Aunque se ha especulado sobre los múltiples amores de Corona, en realidad tuvo una única esposa llamada Eulogia Real, conocida como Yoya y con quien tuvo dos hijas que fallecieron a temprana edad. La mayor se quitó la vida a los 17 años y la más pequeña moriría a los cinco de acidosis, dos pérdidas que lo hundirían aún más en el alcoholismo que padeció hasta su fallecimiento. 

Tras haber sido dado de alta del sanatorio, Corona debió deambular por bares de mala muerte y fondas baratas “en busca de unos centavos para sostenerse y poder llevarle a su anciana madre lo poco que lograba conseguir”, relata el propio Betancourt. Los cabarets y salones de las playas de Marianao fueron su centro de operaciones en los últimos meses de vida, en los que interpretaba hasta entrar la mañana todas esas canciones que le dieron gloria. Andaba con ropas raídas, sucias y descoloridas, con su vieja guitarra como única acompañante.

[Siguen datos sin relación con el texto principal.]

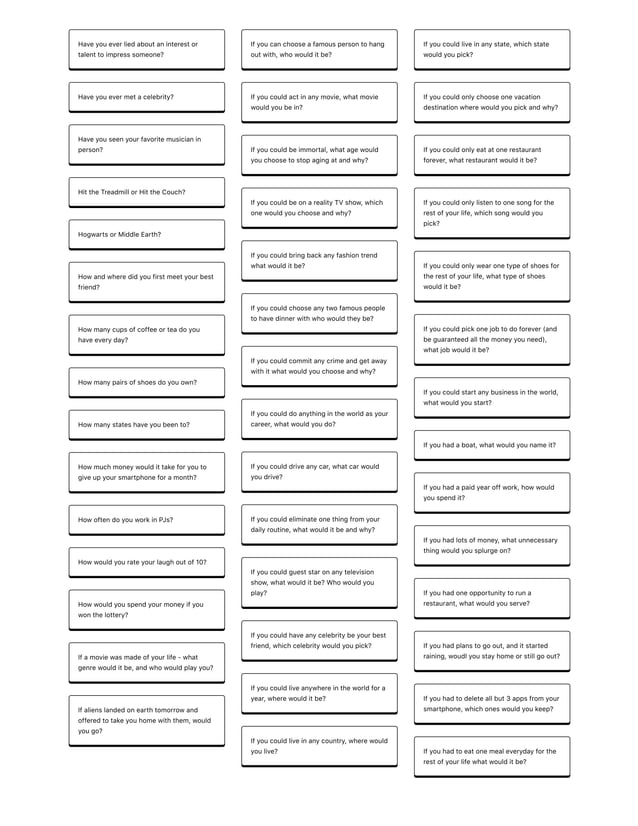 Have you ever lied about an interest or talent to impress someone?

Have you ever met a celebrity?

Have you seen your favorite musician in person?

Hit the Treadmill or Hit the Couch?

Hogwarts or Middle Earth?

How and where did you first meet your best friend?

How many cups of coffee or tea do you have every day?

How many pairs of shoes do you own?

How many states have you been to?

How much money would it take for you to give up your smartphone for a month?

How often do you work in PJs?

How would you rate your laugh out of 10?

How would you spend your money if you won the lottery?

If a movie was made of your life - what genre would it be, and who would play you?

If aliens landed on earth tomorrow and offered to take you home with them, would you go?

If you can choose a famous person to hang out with, who would it be?

If you could act in any movie, what movie would you be in?

If you could be immortal, what age would you choose to stop aging at and why?

If you could be on a reality TV show, which one would you choose and why?

If you could bring back any fashion trend what would it be?

If you could choose any two famous people to have dinner with who would they be?

If you could commit any crime and get away with it what would you choose and why?

If you could do anything in the world as your career, what would you do?

If you could drive any car, what car would you drive?

If you could eliminate one thing from your daily routine, what would it be and why?

If you could guest star on any television show, what would it be? Who would you play?

If you could have any celebrity be your best friend, which celebrity would you pick?

If you could live anywhere in the world for a year, where would it be?

If you could live in any country, where would you live?

If you could live in any state, which state would you pick?

If you could only choose one vacation destination where would you pick and why?

If you could only eat at one restaurant forever, what restaurant would it be?

If you could only listen to one song for the rest of your life, which song would you pick?

If you could only wear one type of shoes for the rest of your life, what type of shoes would it be?

If you could pick one job to do forever (and be guaranteed all the money you need), what job would it be?

If you could start any business in the world, what would you start?

If you had a boat, what would you name it?

If you had a paid year off work, how would you spend it?

If you had lots of money, what unnecessary thing would you splurge on?

If you had one opportunity to run a restaurant, what would you serve?

If you had plans to go out, and it started raining, woudl you stay home or still go out?

If you had to delete all but 3 apps from your smartphone, which ones would you keep?

If you had to eat one meal everyday for the rest of your life what would it be?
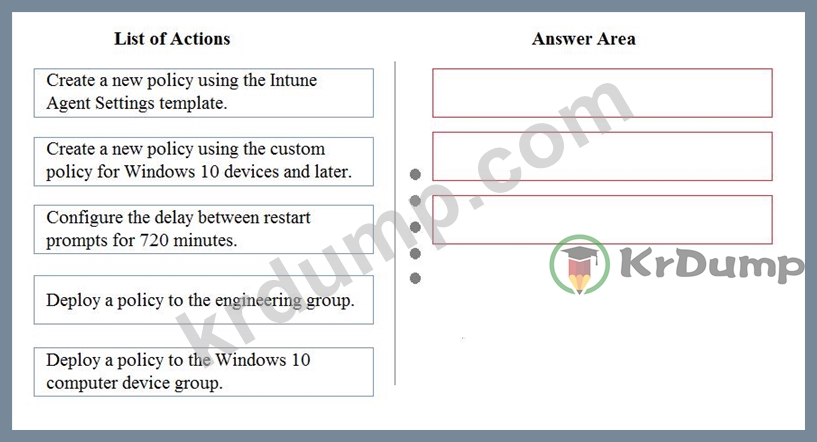 List of Actions

Create a new policy using the Intune Agent Settings template.

Create a new policy using the custom policy for Windows 10 devices and later.

Configure the delay between restart prompts for 720 minutes.

Deploy a policy to the engineering group.

Deploy a policy to the Windows 10 computer device group.

Answer Area

krdump.com

KrDump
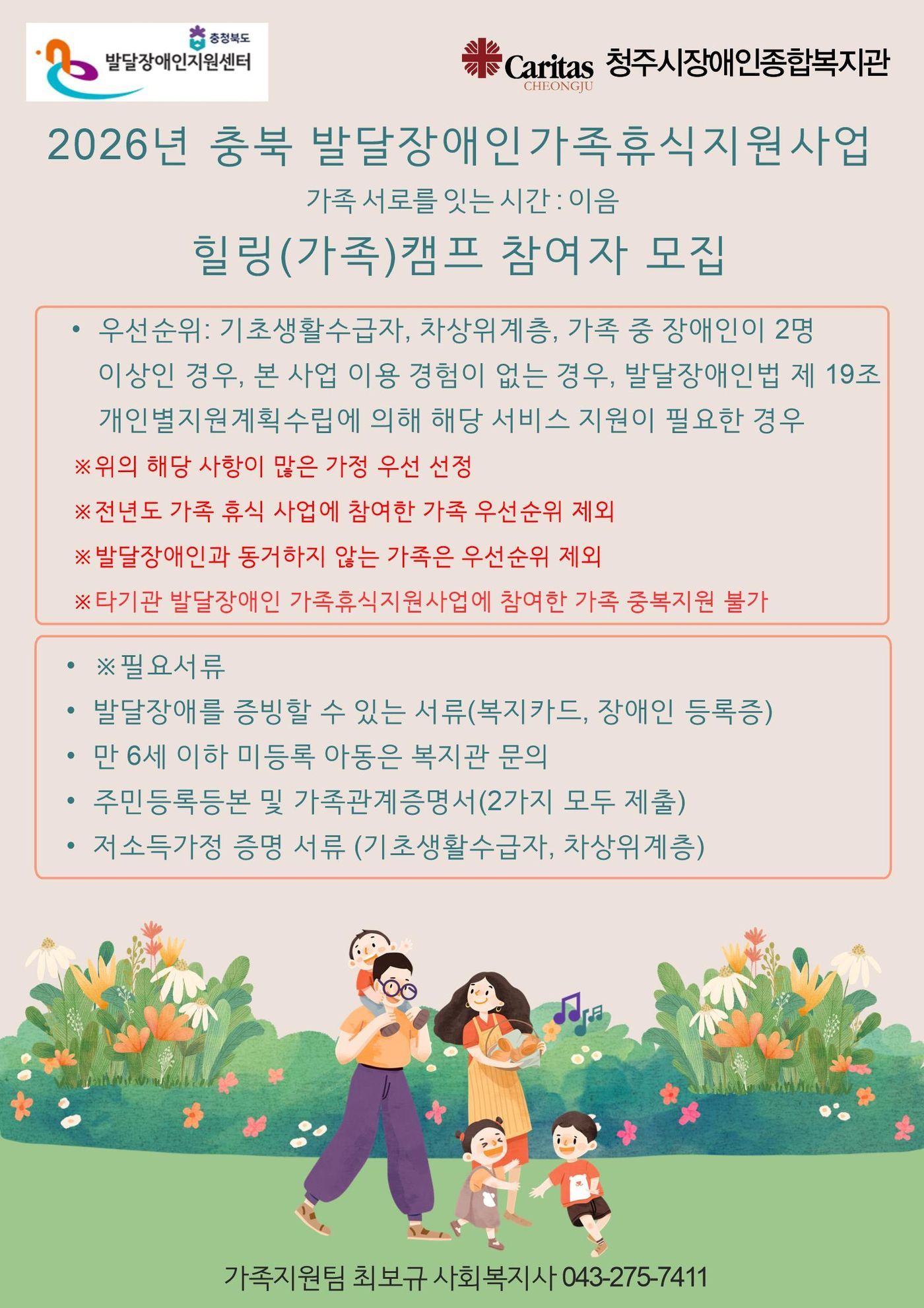 충청북도
발달장애인지원센터

Caritas CHEONGJU 청주시장애인종합복지관

2026년 충북 발달장애인가족휴식지원사업

가족 서로를 잇는 시간 : 이음

힐링(가족)캠프 참여자 모집

• 우선순위: 기초생활수급자, 차상위계층, 가족 중 장애인이 2명 이상인 경우, 본 사업 이용 경험이 없는 경우, 발달장애인법 제 19조 개인별지원계획수립에 의해 해당 서비스 지원이 필요한 경우

※위의 해당 사항이 많은 가정 우선 선정

※전년도 가족 휴식 사업에 참여한 가족 우선순위 제외

※발달장애인과 동거하지 않는 가족은 우선순위 제외

※타기관 발달장애인 가족휴식지원사업에 참여한 가족 중복지원 불가

• ※필요서류
• 발달장애를 증빙할 수 있는 서류(복지카드, 장애인 등록증)
• 만 6세 이하 미등록 아동은 복지관 문의
• 주민등록등본 및 가족관계증명서(2가지 모두 제출)
• 저소득가정 증명 서류 (기초생활수급자, 차상위계층)

가족지원팀 최보규 사회복지사 043-275-7411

La noche fría del 9 de enero de 1950 imploró a los propietarios del bar Jaruquito que lo dejaran echarse a dormir en el cuartucho donde guardaban las botellas vacías. Al día siguiente hallaron su cuerpo escuálido retorcido por la frialdad, envuelto en periódicos y abrazado a su instrumento. Los vecinos del lugar lo confundieron inicialmente con un indigente ebrio o con un delincuente que intentaba escapar de la justicia. 

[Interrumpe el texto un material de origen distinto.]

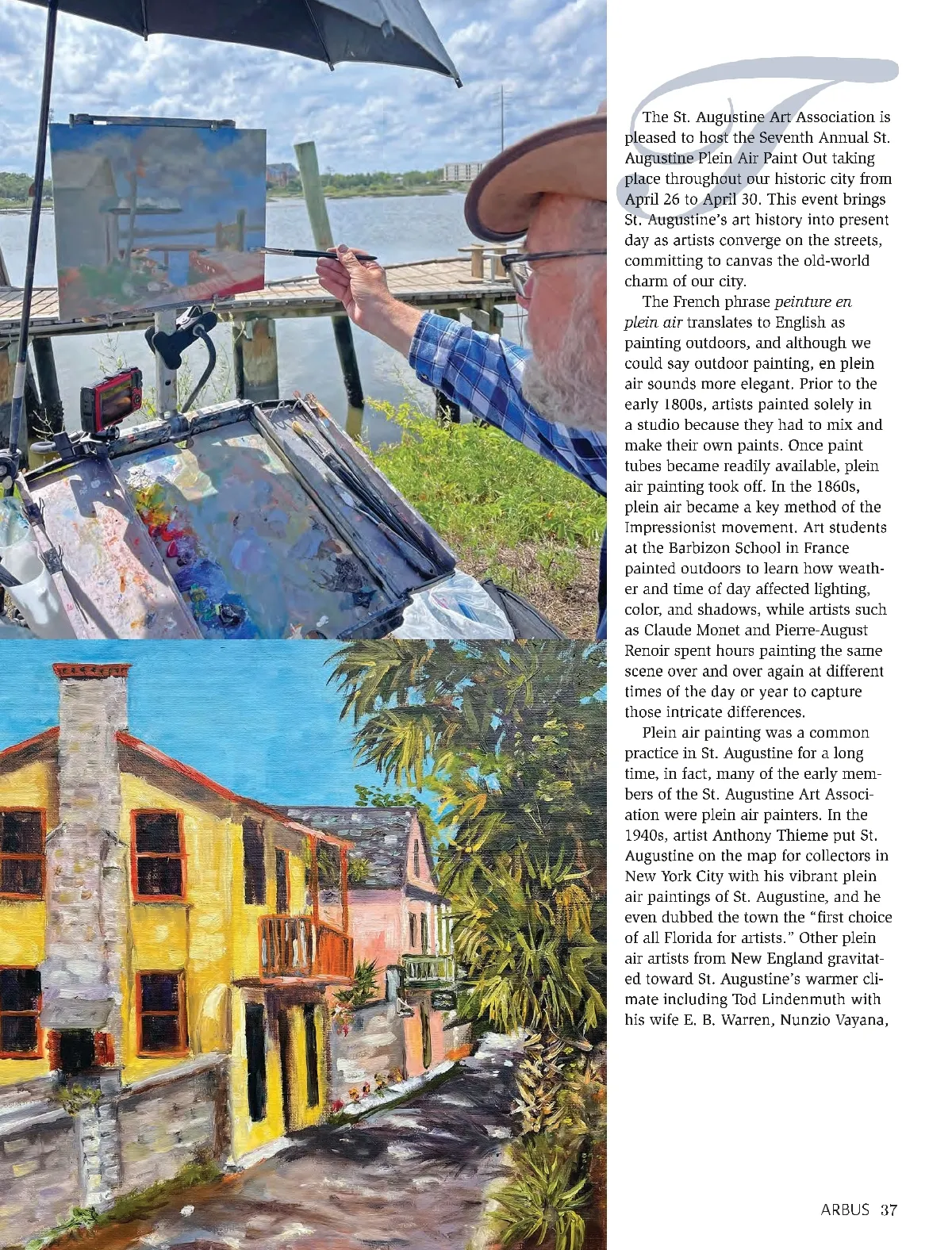 The St. Augustine Art Association is pleased to host the Seventh Annual St. Augustine Plein Air Paint Out taking place throughout our historic city from April 26 to April 30. This event brings St. Augustine's art history into present day as artists converge on the streets, committing to canvas the old-world charm of our city.

The French phrase peinture en plein air translates to English as painting outdoors, and although we could say outdoor painting, en plein air sounds more elegant. Prior to the early 1800s, artists painted solely in a studio because they had to mix and make their own paints. Once paint tubes became readily available, plein air painting took off. In the 1860s, plein air became a key method of the Impressionist movement. Art students at the Barbizon School in France painted outdoors to learn how weather and time of day affected lighting, color, and shadows, while artists such as Claude Monet and Pierre-August Renoir spent hours painting the same scene over and over again at different times of the day or year to capture those intricate differences.

Plein air painting was a common practice in St. Augustine for a long time, in fact, many of the early members of the St. Augustine Art Association were plein air painters. In the 1940s, artist Anthony Thieme put St. Augustine on the map for collectors in New York City with his vibrant plein air paintings of St. Augustine, and he even dubbed the town the "first choice of all Florida for artists." Other plein air artists from New England gravitated toward St. Augustine's warmer climate including Tod Lindenmuth with his wife E. B. Warren, Nunzio Vayana,

ARBUS 37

En un artículo sobre el suceso, la escritora María del Carmen Mestas reseña que el dueño del bar increpó a los testigos imprudentes: “No saben lo que están diciendo. Este hombre es Corona, Manuel Corona, uno de los más grandes compositores de Cuba. Vivía en la mayor miseria; por eso, le permití dormir aquí. Qué otra cosa podía hacer”.

Gracias a una colecta realizada por los conductores de ómnibus de la ruta 32 de la capital se realizó su velorio en la funeraria San José, que luego se trasladó a la sede de la Sociedad de Trovadores. En la despedida de duelo convocada en el cementerio de La Lisa, donde originalmente se le dio sepultura, Gonzalo Roig exclamó: “Desenfunden sus guitarras trovadores, que ha muerto el mejor de todos”.